**Using the information**
A. Answer these questions from the excerpt about William:
(i) In which country did William spend roughly his first year and a half?
(ii) How many generations does the excerpt say have passed since the Hadith declaring dogs unclean?
(iii) Which of William's issues does the writer still not treat as genetic wiring?
B. Quote the excerpt about William, starting with "1500 years ago, when" and going on through "century or less!".

**Excerpted text**
——

These issues, and of course the horse chasing, are the most problematic with my Sweet William.  I have written to several entities asking for suggestions on how to cure these problems.  None ever responded.

In William’s case, he lived his first approximate year and a half in Afghanistan.  I am not clear how old he was when he went to the Shelter.   The 13 months prior to coming to us, he lived in another country, only marginally better than Afghanistan with respect to its feelings on the value of a dog.  Having lived in 3 countries in 3 years, I think it safe to assume, we have to give Willy a little slack and certain ‘negative’ behaviors are to be expected.

But the other dogs, puppies to adult fighting dogs, all showing the same problems…  I have a theory:

1500 years ago, when the Angel Gabriel failed to appear before Mohamed, though there are variations to the story, Mohamed declared dogs unclean, ordered their execution, and so began the persecution of dogs by certain factions of a religion.

Yet 1500 years later, dogs still exist in the region.  How can that be?  The wolf population in the United States was nearly wiped out in a century or less!

Let’s assume the natural life span of an Afghani dog is 10 years.  150 generations have passed since the Hadith declaring them unclean.   150 generations of natural selection, those that behaved a certain way were killed, those that behaved another way passed their genetic material to another generation, 150 times.   The present day result:  Dogs with certain behavioral traits honed not for living in a home, but for simply staying alive.

Maybe I am wrong about all this, but I tell you what; once I stopped treating William’s issues as behavior problems (except for the horse chasing, that is) and more like genetic wiring, we have progressed in leaps and bounds.   But still, we will always have to be careful with him around strangers and children are out of the question.

I am sure there are those that might take this entry as a negative against adopting war dogs.

For people who want to adopt a conversation piece, yes.

For dog lovers who understand that bringing a refugee dog into their home is a journey that takes time, and will have ups and downs, no.

Incidentally, as far as the loyalty issue I mentioned:  The other kids are “our” kids.  Willy is “my” kid.  There is no doubt in our minds that if anyone or anything even suggested a threat to me, Willy would defend me to the death.  I only hope Willy realizes that if anyone or anything even suggested a threat to him, they would have to get through me first.

Teachings from Islam taken from : http://islam101.net/real-tales/234-a-man-and-a-thirsty-dog.html.

——

Stored data entries
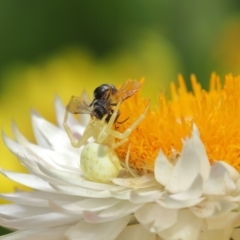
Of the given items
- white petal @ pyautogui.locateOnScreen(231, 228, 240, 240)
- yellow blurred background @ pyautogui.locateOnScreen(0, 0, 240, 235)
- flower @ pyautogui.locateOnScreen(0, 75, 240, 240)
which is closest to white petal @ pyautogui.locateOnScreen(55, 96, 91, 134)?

——

**Answers in order**
A.
(i) Afghanistan
(ii) 150
(iii) The horse chasing

B.
1500 years ago, when the Angel Gabriel failed to appear before Mohamed, though there are variations to the story, Mohamed declared dogs unclean, ordered their execution, and so began the persecution of dogs by certain factions of a religion.

Yet 1500 years later, dogs still exist in the region.  How can that be?  The wolf population in the United States was nearly wiped out in a century or less!